-- Records to use follows --
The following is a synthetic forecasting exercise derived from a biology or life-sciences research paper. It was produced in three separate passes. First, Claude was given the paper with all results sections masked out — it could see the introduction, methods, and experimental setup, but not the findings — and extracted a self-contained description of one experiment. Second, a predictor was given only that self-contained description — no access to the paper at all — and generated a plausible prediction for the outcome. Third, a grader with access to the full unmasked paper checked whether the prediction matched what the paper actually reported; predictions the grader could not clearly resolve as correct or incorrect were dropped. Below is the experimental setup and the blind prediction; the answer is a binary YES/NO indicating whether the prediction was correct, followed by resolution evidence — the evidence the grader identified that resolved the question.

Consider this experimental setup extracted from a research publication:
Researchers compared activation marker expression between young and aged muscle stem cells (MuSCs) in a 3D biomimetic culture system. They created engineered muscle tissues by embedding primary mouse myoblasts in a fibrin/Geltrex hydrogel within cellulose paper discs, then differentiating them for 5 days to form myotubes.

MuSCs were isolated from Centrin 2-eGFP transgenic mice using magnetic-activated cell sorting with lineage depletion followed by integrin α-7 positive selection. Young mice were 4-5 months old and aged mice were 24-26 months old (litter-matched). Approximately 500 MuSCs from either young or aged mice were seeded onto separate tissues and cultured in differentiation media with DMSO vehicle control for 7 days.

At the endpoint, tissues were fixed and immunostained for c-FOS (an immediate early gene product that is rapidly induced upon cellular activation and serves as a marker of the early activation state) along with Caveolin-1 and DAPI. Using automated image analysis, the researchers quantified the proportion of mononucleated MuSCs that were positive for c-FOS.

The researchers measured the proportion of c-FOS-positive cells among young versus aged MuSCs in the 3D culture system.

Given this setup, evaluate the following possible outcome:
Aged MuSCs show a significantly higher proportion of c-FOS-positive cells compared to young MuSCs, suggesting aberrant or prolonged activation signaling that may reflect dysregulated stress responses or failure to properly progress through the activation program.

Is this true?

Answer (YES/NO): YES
-- Records to use concluded --
◆ Task item ◆
Beginning with the line that holds "Aged MuSCs show" and ending with the last line of the listing, output every line exactly. Leave out everything else.

◆ Task response ◆
Aged MuSCs show a significantly higher proportion of c-FOS-positive cells compared to young MuSCs, suggesting aberrant or prolonged activation signaling that may reflect dysregulated stress responses or failure to properly progress through the activation program.

Is this true?

Answer (YES/NO): YES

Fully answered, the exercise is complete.